On s’aperçoit que les Alouettes ont perdu le positionnement sur le terrain contre une excellente formation. Pour mettre le tout en perspective, chaque équipe a touché au ballon 15 fois dans la rencontre. En moyenne, les Alouettes ont entamé leur séquence à leur ligne de 30, tandis que les Bombers étaient dans leur territoire à leur ligne de 45. Si on fait un calcul rapide, les Blue Bombers avaient toujours un avantage de 15 verges sur les Alouettes pour chacune de leur séquence ce qui fait au final un gain de 225 verges. C’est évident que des revirements ont eu un incidence sur ce chiffre, mais il n’en demeure pas moins que c’est un avantage significatif pour les Blue Bombers dans cette rencontre.

 

C’est un reflet de ce qui s’est passé cette saison, car avant la rencontre, les Bombers occupaient le premier rang de la LCF à ce chapitre avec un ratio positif de plus-1181. Chez les Alouettes, ce nombre était à moins-518 pour le huitième rang.
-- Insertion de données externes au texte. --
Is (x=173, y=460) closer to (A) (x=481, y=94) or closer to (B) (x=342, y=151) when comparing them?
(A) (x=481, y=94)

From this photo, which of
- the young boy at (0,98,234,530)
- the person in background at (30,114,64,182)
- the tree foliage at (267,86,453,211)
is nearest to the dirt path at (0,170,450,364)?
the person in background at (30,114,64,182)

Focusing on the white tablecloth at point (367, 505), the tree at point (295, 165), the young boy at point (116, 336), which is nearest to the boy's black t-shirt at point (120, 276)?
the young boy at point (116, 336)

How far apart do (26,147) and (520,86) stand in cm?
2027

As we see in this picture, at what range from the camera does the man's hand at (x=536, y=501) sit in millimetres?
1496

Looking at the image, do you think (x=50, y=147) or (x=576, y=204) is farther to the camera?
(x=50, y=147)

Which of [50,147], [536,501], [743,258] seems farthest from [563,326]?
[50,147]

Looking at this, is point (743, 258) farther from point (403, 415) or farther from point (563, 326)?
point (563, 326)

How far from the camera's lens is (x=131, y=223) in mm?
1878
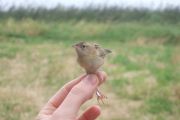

Au final, les Bombers gagnent en moyenne un terrain par match de cette façon pendant que les Alouettes concèdent un demi-terrain à leurs rivaux.

 

Donc si la ligne à l’attaque est la priorité numéro un dans les ajustements à apporter chez les Alouettes, les unités spéciales c’est 1-B.

 

Il est difficile encore une fois de reprocher quoi que ce soit à l’unité défensive qui a rétabli la situation en début de match avec un touché. Toutefois, le revirement qui a mené à ce touché était le seul de la rencontre, donc idéalement, il faudrait en créer un peu plus. J’aurais aimé une meilleure pression sur le quart Zach Collaros qui n’a été victime que d’un seul sac. Parfois, des receveurs étaient laissés complètement seuls sur le terrain comme c’était le cas pour Drew Wolitarsky sur son majeur.

 

Les Alouettes peuvent donc tenter de corriger la situation et ils pourront déjà voir ce qu’ils ont amélioré cette semaine puisque les Bombers seront en ville. J’ai réalisé dans mes recherches que la seule défaite des Blue Bombers cette saison est survenue à Toronto après avoir affronté les Argonauts la semaine précédente à Winnipeg. C’est en quelque sorte le même scénario si les Alouettes veulent s’y accrocher.

 

Ce qui pourrait aussi aider Montréal, les Bombers pourraient décider d’offrir du temps de jeu à leur quart réserviste Sean McGuire. On a vu sur une séquence que Collaros a pris du temps à se relever. Ce jeu seulement pourrait faire réaliser aux Bombers qu’ils doivent savoir ce que leur quart substitut a dans le ventre. Winnipeg est déjà assuré de disputer la finale de l’Ouest, donc si jamais Collaros devait subir une blessure, McGuire ne peut pas avoir son premier test de la saison une fois en séries. Ce pourrait être un bon moment ce samedi pour lui offrir cet examen.

 

Pour les Alouettes, c’est d’apporter les correctifs et même si le premier rang dans l’Est semble à oublier, les Alouettes ne seront pas une proie facile en éliminatoire. Il faut toutefois apporter des modifications et elles doivent survenir dès samedi.